Segundo concluiu o relatório da equipa de Corinne Le Quéré, da Universidade de East Anglia e do British Antarctic Survey, citado pelo Diário de Notícias, as emissões de dióxido de carbono aumentaram 29% na actual década.
De acordo com o estudo, e em relação aos valores base do Protocolo de Quioto – 1990 – o aumento das emissões foi de 41%. E entre 2000 e 2008 o ritmo anual de aumento de dióxido de carbono produzido foi de 3,4%.
O estudo está inserido no Projecto Global de Carbono (PGC), uma rede científica internacional que recolhe e analisa dados de milhares de observações. O dióxido de carbono é considerado o gás com efeito de estufa que mais contribui para as alterações climáticas.

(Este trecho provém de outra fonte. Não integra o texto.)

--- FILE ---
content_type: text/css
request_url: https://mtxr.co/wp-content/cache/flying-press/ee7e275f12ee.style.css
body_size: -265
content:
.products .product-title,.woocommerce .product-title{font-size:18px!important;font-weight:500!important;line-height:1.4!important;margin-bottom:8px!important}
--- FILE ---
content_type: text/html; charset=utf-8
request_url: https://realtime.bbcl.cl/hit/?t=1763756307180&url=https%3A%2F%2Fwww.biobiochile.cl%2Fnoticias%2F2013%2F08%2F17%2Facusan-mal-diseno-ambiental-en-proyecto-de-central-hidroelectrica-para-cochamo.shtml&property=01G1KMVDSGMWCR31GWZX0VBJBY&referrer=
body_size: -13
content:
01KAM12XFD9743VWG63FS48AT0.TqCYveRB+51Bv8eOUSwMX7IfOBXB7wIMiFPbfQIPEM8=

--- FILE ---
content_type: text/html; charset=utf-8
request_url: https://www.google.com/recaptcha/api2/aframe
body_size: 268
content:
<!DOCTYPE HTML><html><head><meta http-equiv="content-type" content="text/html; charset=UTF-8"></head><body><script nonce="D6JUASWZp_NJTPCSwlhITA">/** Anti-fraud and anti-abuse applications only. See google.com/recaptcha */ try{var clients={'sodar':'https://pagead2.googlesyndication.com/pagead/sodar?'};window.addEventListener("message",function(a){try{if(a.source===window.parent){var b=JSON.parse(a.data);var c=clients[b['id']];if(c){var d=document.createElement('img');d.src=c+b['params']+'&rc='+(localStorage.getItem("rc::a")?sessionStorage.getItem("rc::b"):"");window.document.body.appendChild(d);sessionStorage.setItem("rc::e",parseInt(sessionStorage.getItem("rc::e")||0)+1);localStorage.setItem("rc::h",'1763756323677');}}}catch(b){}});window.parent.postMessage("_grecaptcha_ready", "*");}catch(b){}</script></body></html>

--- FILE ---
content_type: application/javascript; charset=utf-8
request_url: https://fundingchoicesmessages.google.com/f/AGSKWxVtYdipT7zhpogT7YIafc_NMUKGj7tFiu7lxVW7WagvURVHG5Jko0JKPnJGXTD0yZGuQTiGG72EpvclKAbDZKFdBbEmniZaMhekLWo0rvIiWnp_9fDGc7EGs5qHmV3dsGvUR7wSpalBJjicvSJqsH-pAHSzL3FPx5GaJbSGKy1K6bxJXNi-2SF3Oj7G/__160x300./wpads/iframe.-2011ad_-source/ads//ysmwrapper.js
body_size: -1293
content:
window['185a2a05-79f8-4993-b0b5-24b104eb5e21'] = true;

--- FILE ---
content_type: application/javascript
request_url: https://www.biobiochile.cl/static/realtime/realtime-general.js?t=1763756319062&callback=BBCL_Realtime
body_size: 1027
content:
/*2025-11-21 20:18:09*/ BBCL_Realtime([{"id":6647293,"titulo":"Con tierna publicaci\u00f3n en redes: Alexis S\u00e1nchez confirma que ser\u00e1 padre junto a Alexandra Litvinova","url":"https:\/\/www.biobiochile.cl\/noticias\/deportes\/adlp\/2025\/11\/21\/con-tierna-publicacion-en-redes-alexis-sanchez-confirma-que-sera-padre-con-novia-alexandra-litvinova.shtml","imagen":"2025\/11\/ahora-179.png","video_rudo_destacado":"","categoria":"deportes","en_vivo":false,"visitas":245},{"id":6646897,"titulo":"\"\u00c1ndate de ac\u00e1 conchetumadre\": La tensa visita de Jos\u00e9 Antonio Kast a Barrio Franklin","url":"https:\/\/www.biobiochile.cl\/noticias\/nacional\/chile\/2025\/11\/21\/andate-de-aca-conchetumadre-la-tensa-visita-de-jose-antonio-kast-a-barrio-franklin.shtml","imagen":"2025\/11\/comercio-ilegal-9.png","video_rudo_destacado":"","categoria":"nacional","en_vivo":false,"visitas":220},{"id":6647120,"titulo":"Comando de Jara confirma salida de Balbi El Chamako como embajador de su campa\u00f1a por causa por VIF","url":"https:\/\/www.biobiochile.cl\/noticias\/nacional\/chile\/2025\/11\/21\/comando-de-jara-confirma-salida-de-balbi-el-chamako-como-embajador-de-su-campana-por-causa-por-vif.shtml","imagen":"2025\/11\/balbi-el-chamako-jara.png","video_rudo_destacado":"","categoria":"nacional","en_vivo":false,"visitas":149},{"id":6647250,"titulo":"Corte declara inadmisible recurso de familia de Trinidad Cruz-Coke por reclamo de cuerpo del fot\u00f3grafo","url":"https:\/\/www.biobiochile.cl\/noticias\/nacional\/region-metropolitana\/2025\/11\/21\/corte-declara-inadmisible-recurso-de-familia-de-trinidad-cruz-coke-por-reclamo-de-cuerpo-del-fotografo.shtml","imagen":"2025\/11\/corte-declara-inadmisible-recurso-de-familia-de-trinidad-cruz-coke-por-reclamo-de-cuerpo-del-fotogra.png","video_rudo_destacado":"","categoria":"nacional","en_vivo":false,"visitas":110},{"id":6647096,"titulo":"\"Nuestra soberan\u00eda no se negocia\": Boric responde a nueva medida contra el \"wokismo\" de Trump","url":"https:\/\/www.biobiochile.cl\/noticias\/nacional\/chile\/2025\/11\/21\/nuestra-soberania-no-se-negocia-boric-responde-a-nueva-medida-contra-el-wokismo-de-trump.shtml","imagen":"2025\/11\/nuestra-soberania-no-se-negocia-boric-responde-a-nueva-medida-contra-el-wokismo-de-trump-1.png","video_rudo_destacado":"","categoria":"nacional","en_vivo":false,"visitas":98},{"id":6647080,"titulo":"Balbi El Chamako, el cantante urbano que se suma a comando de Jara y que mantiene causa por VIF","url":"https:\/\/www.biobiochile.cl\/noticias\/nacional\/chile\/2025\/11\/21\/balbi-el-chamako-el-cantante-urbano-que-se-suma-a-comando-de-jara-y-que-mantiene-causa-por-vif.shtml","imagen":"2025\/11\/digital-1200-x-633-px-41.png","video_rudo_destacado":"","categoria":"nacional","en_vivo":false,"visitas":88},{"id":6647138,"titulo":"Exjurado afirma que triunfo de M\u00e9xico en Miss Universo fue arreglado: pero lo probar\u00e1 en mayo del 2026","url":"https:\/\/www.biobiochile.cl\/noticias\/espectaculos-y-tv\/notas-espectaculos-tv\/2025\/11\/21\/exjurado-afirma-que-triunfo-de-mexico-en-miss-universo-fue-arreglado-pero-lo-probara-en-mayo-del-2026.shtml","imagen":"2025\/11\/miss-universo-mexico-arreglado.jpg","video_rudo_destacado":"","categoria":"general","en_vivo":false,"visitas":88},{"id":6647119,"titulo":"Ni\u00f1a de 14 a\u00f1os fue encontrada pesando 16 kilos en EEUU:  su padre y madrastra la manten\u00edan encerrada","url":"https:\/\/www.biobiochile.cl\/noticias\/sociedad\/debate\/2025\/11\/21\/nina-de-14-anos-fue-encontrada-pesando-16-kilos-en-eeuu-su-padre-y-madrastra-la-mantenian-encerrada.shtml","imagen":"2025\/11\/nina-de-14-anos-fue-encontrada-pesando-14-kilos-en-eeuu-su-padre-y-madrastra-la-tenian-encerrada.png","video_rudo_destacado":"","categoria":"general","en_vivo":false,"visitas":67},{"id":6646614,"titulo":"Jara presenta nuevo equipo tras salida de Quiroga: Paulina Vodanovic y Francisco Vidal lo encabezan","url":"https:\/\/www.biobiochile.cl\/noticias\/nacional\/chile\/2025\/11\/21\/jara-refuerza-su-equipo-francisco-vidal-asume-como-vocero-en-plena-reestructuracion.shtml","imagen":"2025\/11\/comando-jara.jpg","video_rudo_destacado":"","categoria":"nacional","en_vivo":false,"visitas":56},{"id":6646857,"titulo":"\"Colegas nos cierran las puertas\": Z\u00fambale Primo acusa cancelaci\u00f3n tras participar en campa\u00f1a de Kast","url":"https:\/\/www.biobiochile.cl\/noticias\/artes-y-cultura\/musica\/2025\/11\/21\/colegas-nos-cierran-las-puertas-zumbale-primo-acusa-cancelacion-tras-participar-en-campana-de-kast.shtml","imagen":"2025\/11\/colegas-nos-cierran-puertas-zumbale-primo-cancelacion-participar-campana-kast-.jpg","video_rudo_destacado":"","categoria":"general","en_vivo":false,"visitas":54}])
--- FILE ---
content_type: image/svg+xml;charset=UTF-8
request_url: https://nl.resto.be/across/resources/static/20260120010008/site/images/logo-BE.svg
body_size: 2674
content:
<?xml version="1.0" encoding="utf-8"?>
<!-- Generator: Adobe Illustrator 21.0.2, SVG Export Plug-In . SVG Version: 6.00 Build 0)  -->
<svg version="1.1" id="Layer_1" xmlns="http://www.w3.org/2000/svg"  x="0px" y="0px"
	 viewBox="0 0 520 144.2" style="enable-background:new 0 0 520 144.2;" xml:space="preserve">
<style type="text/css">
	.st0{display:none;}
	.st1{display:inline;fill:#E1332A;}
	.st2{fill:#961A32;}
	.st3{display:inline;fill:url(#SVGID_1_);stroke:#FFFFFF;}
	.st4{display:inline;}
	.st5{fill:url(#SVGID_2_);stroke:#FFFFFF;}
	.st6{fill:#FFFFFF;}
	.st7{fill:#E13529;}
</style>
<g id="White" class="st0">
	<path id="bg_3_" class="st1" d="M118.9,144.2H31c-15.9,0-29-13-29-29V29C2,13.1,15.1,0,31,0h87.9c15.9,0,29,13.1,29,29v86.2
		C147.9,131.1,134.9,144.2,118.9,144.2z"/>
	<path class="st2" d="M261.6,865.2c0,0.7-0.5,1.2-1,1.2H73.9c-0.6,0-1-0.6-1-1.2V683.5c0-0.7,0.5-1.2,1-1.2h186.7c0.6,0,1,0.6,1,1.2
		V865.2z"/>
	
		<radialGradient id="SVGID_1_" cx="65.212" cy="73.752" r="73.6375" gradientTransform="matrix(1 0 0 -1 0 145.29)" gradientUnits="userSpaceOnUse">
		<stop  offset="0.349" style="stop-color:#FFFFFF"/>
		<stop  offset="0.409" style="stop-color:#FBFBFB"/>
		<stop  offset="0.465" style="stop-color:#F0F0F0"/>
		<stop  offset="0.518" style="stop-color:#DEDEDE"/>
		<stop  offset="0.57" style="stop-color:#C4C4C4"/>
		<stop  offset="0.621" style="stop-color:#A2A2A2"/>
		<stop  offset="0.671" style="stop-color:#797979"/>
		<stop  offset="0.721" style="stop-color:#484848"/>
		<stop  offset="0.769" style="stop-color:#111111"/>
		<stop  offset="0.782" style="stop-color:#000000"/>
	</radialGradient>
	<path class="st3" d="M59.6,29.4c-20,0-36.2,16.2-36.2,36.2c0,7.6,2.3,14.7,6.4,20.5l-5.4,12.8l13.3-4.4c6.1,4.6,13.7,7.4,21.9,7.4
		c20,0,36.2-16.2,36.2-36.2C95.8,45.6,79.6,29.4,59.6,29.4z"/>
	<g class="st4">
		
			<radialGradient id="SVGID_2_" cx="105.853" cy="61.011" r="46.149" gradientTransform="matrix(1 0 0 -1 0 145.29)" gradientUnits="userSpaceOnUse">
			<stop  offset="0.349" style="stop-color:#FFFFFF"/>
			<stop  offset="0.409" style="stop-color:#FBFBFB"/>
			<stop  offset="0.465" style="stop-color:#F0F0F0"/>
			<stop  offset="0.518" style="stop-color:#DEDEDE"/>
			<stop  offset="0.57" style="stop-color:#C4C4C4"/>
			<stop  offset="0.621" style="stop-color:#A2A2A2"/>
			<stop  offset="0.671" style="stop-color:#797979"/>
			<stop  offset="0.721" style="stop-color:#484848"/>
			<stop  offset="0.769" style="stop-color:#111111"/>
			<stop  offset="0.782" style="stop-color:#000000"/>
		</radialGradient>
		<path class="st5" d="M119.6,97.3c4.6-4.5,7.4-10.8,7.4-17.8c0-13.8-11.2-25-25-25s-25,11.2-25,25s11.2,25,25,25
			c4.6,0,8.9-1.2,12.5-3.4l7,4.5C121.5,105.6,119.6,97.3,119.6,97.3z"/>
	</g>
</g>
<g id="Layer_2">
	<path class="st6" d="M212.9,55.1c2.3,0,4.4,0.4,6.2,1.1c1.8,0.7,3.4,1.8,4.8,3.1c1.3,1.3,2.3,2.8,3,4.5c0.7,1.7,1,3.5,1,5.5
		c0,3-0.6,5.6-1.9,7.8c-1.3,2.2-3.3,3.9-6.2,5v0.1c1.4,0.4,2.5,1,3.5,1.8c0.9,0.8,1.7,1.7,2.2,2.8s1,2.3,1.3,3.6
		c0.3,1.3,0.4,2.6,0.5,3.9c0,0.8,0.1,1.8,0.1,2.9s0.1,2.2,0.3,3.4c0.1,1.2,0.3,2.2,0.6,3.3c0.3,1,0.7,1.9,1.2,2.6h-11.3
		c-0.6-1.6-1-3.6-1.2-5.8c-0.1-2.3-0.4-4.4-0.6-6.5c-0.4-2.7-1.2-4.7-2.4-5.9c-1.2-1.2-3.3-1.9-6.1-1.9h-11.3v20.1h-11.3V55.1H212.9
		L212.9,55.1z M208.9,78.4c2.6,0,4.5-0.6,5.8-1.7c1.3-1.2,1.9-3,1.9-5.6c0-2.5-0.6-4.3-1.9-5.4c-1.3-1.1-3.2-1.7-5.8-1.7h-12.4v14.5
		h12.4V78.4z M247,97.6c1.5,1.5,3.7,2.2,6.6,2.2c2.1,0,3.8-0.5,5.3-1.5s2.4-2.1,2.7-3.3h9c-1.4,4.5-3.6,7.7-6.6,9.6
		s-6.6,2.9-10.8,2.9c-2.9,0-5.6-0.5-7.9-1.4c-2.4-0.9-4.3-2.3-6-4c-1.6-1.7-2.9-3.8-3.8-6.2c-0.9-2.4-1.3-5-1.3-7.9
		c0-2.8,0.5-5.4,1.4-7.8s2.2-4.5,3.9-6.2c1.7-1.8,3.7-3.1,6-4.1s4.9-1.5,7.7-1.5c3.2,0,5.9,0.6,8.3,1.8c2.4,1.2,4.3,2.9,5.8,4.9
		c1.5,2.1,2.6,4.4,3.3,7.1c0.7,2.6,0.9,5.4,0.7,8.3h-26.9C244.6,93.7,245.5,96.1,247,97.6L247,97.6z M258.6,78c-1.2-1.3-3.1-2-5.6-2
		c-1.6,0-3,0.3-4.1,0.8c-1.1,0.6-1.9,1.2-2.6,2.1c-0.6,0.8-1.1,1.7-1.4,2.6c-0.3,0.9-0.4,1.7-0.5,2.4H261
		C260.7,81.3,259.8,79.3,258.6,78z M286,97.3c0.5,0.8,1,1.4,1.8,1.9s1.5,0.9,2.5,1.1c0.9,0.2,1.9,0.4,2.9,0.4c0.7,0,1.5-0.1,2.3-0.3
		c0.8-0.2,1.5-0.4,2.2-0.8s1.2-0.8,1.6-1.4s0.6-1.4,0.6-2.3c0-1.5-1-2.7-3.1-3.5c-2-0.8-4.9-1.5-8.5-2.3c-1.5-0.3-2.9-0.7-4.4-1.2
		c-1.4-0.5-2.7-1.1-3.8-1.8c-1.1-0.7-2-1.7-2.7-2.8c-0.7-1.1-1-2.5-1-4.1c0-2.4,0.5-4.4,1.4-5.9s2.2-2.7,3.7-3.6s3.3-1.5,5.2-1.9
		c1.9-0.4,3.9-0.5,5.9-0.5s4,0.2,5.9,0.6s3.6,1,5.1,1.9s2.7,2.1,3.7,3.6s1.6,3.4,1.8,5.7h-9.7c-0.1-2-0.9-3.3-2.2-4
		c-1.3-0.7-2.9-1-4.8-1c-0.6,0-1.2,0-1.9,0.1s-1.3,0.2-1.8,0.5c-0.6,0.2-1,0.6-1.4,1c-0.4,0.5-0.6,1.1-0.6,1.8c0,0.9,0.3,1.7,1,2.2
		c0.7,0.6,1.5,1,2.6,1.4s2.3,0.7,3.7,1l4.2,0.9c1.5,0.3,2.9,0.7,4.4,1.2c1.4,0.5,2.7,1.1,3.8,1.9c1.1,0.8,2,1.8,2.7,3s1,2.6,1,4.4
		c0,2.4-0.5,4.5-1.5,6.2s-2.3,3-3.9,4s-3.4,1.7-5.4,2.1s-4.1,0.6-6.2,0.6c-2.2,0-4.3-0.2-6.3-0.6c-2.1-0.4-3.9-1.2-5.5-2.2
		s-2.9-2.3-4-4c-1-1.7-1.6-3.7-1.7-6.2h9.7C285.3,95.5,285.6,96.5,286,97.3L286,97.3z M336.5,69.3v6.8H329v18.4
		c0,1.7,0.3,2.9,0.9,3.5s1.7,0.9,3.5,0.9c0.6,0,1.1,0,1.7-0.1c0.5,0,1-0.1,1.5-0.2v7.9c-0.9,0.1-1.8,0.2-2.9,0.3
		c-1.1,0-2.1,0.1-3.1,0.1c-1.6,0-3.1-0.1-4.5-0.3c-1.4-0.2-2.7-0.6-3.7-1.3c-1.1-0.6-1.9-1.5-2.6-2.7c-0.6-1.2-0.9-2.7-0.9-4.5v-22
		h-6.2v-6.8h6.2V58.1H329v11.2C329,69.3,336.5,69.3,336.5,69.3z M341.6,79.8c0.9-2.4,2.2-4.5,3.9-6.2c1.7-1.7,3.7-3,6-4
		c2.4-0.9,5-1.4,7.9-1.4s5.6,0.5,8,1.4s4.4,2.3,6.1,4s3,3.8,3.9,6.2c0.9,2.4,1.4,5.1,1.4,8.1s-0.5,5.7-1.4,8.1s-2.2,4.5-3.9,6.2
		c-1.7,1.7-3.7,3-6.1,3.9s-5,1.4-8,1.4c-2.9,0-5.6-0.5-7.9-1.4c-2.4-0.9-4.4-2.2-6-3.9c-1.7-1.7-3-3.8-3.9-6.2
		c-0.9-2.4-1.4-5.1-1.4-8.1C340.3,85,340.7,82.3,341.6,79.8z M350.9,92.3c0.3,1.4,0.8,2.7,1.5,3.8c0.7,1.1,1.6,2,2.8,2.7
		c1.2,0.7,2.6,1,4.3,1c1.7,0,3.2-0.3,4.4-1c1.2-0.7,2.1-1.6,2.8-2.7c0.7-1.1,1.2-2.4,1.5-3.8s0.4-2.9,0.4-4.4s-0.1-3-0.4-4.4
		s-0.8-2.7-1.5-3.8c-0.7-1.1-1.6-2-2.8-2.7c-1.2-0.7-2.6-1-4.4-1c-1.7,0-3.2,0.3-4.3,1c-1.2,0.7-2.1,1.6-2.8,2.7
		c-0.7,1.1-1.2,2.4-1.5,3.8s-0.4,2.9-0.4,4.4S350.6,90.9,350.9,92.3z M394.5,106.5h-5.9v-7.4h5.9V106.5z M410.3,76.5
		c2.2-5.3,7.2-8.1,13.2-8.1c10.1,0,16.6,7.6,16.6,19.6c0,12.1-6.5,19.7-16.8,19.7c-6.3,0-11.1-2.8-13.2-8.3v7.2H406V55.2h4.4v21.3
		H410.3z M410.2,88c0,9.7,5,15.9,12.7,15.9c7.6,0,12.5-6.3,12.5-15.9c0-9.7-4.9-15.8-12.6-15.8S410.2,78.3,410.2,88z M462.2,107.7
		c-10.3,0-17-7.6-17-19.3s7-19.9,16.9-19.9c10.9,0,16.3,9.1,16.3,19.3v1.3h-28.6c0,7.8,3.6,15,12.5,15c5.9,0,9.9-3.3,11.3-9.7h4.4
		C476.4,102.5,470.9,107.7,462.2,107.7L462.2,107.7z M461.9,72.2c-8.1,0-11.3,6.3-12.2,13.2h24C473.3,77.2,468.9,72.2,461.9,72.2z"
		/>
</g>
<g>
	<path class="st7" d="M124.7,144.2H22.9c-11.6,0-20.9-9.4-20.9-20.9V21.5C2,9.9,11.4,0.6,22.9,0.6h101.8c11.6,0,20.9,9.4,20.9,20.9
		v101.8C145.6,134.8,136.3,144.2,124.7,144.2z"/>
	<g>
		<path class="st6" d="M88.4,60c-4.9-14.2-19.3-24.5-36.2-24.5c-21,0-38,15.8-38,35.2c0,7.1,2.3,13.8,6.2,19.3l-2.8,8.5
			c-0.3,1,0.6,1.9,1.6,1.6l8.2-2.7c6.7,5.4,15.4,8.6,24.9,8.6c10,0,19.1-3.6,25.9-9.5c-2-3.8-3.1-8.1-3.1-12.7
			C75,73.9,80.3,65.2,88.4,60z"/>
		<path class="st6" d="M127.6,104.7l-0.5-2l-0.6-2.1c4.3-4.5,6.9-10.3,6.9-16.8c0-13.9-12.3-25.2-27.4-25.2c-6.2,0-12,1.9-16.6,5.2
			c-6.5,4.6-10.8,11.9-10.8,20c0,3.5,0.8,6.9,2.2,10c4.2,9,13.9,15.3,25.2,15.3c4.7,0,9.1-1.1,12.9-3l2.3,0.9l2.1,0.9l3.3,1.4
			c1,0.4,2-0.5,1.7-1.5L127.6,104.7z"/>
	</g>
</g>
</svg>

Recorde-se que em Copenhaga está em causa a limitação do aumento da temperatura média do planeta a dois graus centígrados até 2100. Com estes números, a redução das emissões negociada em Copenhaga teria que ser mais ambiciosa.
É que um aumento de seis graus centígrados teria implicações ainda mais drásticas: extremos climáticos, temperaturas catastróficas, aumento do nível dos oceanos, fomes e secas em larga escala.
Também por causa destes novos desenvolvimentos é necessário que, de 7 a 18 de Dezembro, na capital dinamarquesa, todos façam um esforço para mudar o planeta. Também pela primeira vez sente-se que o cidadão comum tem uma palavra a dizer em Copenhaga. Concorda connosco?